Programar
Formar programas, previa declaración de lo que se piensa hacer y anuncio de las partes de que se ha de componer un acto o espectáculo o una serie de ellos.
Idear y ordenar las acciones necesarias para realizar un proyecto.
Preparar ciertas máquinas o aparatos para que empiecen a funcionar en el momento y en la forma deseados.
Elaborar programas para su empleo en computadoras.
Real Academia Española
Cuando dije que «estamos enseñando contenidos de 1880 a alumnos que van a vivir el 2020 cosas que nosotros no nos imaginamos» allá por el 2014 me quedé corta. Esa primera visita a INNOVA a la que llegué después de que el rector se me acercara un día y me preguntara «¿no querés llevar a los chicos a la Feria de Ciencias de CABA?» me rompió.

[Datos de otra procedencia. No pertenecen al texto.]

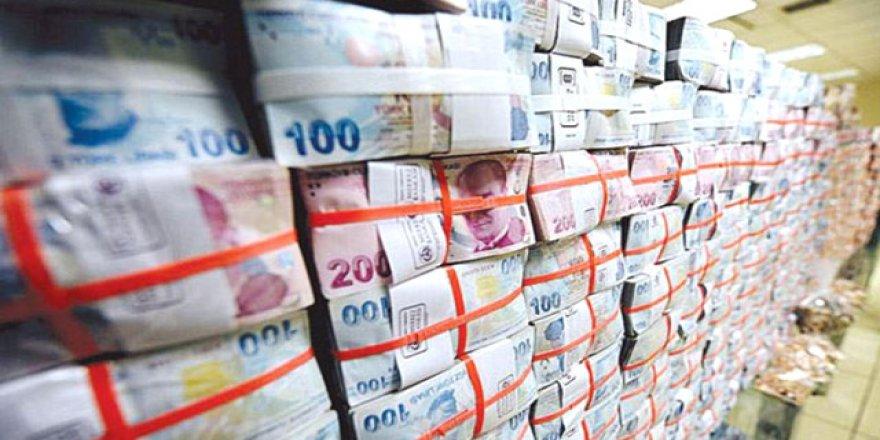 Erdoğan'ın şahitliğinde 70 milyar lira dağıtılacak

No sabía lo que era. Se lo dije. «No sé qué es pero sí.» Esa mezcla de curiosidad con valentía me llevó a buen puerto.
Conocer la Feria de Ciencias INNOVA te cambia. A mí me cambió la perspectiva. Ver un montón de colegas y alumnos laburando contenido escolar fuera de las horas escolares fue mágico. Junto a eso, en el 2014 conocí EMPRENDIZAJE NES. Fueron mis primeros contactos con la programación y el mundo exterior.
Ambos fueron revolucionarios en mí. En vez de ser un eco que rebota sonidos más allá, fue un grito desaforado estallando a cada rato «no tenemos la escuela que necesitan los adultos del futuro».
«La pared está ahí para demostrarnos qué tanto queremos lo que está del otro lado» diría Randy Pausch en La última lección. Sin embargo, hay otras paredes. Esas que se van levantando en nuestro camino para decirnos «por ahí no es». El año pasado nos encontramos una enorme. Una pared gigante que nos dijo «si no tenés una computadora y/o un celular, no vas a poder estudiar».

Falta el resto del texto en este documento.